で、映写だけじゃなくて、シャンデリアもこの劇場のシャンデリアそのまま使ってるの!なんと言う贅沢!まさか実際に普段上演されてる劇場で使ってるシャンデリアを、そのまま演出に使っちゃうなんて、なんて贅沢なの!それも、セットじゃないから実際に落ちたり上がったりはしないよ。けど、映写と照明とあわせると、ほんとに上がったり落ちたりする見た意味に見えて、真剣にすごい迫力だった!

まず、上がるところは、最初のオークションの直後だよね。普通演出だったら、舞台上にあるシャンデリアが急に光り出して客席の上に上っていくんだったよね。コンサート版では、「それでは、当時の輝きをお楽しみください」と言うせりふとあの曲が始まったら、頭上の本物の(現役のw)シャンデリアがピカピカ光り出すの!で、それだけだと多少ちゃちに見えるかもしれないのが、舞台上の閃光のような照明を合わせると、超リアル!!シャンデリア自体は全く動かさなくても、すごい臨場感だよ!

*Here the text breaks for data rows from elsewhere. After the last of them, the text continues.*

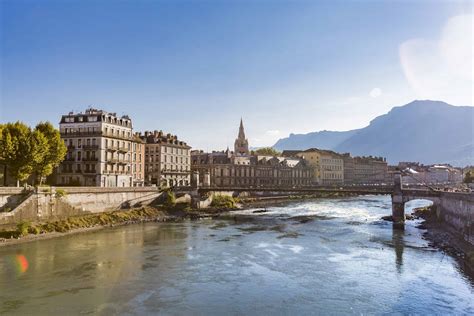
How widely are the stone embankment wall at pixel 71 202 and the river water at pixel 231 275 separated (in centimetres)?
793

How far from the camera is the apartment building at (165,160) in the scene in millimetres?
104688

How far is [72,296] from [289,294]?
15837mm

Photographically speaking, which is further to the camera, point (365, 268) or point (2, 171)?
point (2, 171)

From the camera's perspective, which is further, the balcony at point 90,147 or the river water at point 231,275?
the balcony at point 90,147

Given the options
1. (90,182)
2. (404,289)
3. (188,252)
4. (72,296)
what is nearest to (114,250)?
(188,252)

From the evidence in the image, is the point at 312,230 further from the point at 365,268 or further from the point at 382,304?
the point at 382,304

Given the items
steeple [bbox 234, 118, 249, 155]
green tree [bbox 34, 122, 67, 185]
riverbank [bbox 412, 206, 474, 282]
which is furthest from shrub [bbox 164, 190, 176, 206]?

で、落ちる時(1幕最後)もまたすごい。さっきの、怪人が劇場内に偏在しているような音響と映像の効果を与えておいて、みんなの視線を映写される、今いるこの劇場の映像にひきつけてるのね。で、怪人が怒って、「行けーーーーーー!」とか言うと、映像が急にシャンデリアに切り替わり、上から落ちてくるような映像を映し出すの。既に観客は、映像で客席の中を色んな角度で飛び回るような錯覚を受けてるわけだから、そんなときにいきなりシャンデリアがこっち方向に落ちてくる映像見させられたら、本気で3Dのように感じちゃう。で、「いや、まてよ、あれは映像だから、実物は大丈夫だよね」と上を確認すると、頭上で怒ってるみたいにピカピカ光ってる!!!一瞬ほっとした瞬間、ひゅるるるるるるって音がして、真っ暗になり、舞台上の閃光の照明がパパッと激しく点滅する!!!一瞬しか実物のシャンデリアを見せないことで、本気で落ちたのかと思わせる、なんとも絶妙な演出!!!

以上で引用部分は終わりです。